From the entries below, return only the lines starting at the one that contains "Part or sub-assembly is #6 in diagram" and ending at the one that contains "Diagram may not be specific to your vehicle", exactly as they stand.

**Records to use**
- - -

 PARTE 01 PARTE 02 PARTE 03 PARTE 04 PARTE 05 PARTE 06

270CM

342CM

- - -

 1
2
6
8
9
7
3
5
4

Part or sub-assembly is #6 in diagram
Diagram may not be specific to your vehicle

- - -

**Written solution**
Part or sub-assembly is #6 in diagram
Diagram may not be specific to your vehicle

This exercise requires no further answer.